Using an open-label, pragmatic design, we randomly assigned patients with established atherosclerotic cardiovascular disease to a strategy of 81 mg or 325 mg of aspirin per day. The primary effectiveness outcome was a composite of death from any cause, hospitalization for myocardial infarction, or hospitalization for stroke, assessed in a time-to-event analysis. The primary safety outcome was hospitalization for major bleeding, also assessed in a time-to-event analysis.

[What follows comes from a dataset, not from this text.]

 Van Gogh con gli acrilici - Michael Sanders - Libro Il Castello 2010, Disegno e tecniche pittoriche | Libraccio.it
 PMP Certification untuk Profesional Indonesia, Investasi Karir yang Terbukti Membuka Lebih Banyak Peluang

A total of 15,076 patients were followed for a median of 26.2 months (interquartile range [IQR], 19.0 to 34.9). Before randomization, 13,537 (96.0% of those with available information on previous aspirin use) were already taking aspirin, and 85.3% of these patients were previously taking 81 mg of daily aspirin. Death, hospitalization for myocardial infarction, or hospitalization for stroke occurred in 590 patients (estimated percentage, 7.28%) in the 81-mg group and 569 patients (estimated percentage, 7.51%) in the 325-mg group (hazard ratio, 1.02; 95% confidence interval [CI], 0.91 to 1.14). Hospitalization for major bleeding occurred in 53 patients (estimated percentage, 0.63%) in the 81-mg group and 44 patients (estimated percentage, 0.60%) in the 325-mg group (hazard ratio, 1.18; 95% CI, 0.79 to 1.77). Patients assigned to 325 mg had a higher incidence of dose switching than those assigned to 81 mg (41.6% vs. 7.1%) and fewer median days of exposure to the assigned dose (434 days [IQR, 139 to 737] vs. 650 days [IQR, 415 to 922]).

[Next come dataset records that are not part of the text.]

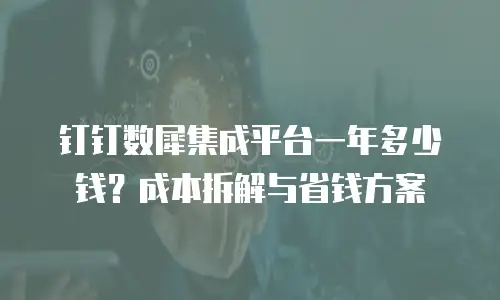 钉钉数犀集成平台一年多少钱？成本拆解与省钱方案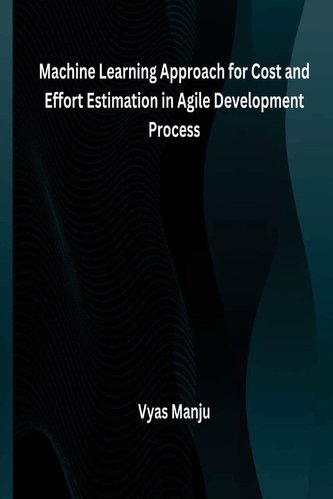 Machine Learning Approach for Cost and Effort Estimation in Agile Development Process
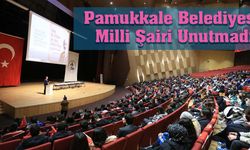 Pamukkale Belediyesi Milli Şairi Unutmadı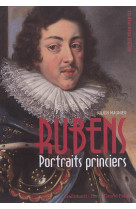 Rubens - portraits princiers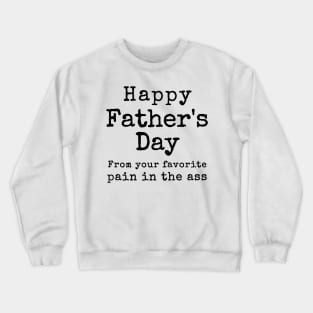 Happy Father's Day from your Favorite Pain in the Neck Crewneck Sweatshirt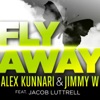 Fly Away (feat. Jacob Luttrell) [Remixes] - EP, 2014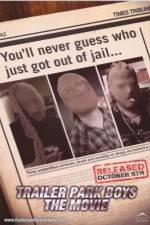 Watch Trailer Park Boys: The Movie 9Movies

In this pragmatic trial involving patients with established cardiovascular disease, there was substantial dose switching to 81 mg of daily aspirin and no significant differences in cardiovascular events or major bleeding between patients assigned to 81 mg and those assigned to 325 mg of aspirin daily. (Funded by the Patient-Centered Outcomes Research Institute; ADAPTABLE ClinicalTrials.gov number, NCT02697916.).